Kate, who is a patron of the National Portrait Gallery, launched the project in hope to capture “the spirit of the nation” during the coronavirus pandemic.
Announcing the winners of the photography competition, she said: “I’ve been so overwhelmed by the public’s response to Hold Still, the quality of the images has been extraordinary, and the poignancy and the stories behind the images have been equally as moving as well.
“So I wanted to say a huge thank you to everyone who has entered and taken part. And a big thank you to my fellow judges. I hugely appreciate the time and dedication that they have shown towards the project.”

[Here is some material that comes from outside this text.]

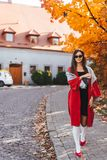 Fashion portrait of beautiful woman in autumn park. Fashion portrait of beautiful woman in stylish clothes in autumn park. The girl walks in the park stock images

Kate appeared relaxed on the call, donning a green and white blouse combined with a set of drop earrings. She joined judges Nicholas Cullinan, Director of the National Portrait Gallery, Lemn Sissay MBE, writer and poet, Ruth May, Chief Nursing Officer for England, and photographer Maryam Wahid.
Speaking with them, Kate said: “I just want to reflect on, I suppose how we first came to think of the idea and why we chose to do this photography project.
“I think we all really felt, and I particularly felt, really strongly that I wanted to try and create a portrait of the nation that sort of captures the fears and the hopes and the feelings of the nation at this really extraordinary time, as a record I suppose for years to come.
“The quality of the images has been extraordinary really and the poignancy and the stories behind the images I think have been equally moving as well.”
“The thing that I suppose has struck me going through all these images is just how different and diverse everyone’s experience of COVID-19 has been. No one story is the same, everyone’s is unique.”
The top 100 photos will feature online from 14 September, with a selection of these photographs will also be shown in towns and cities across the UK later in the year.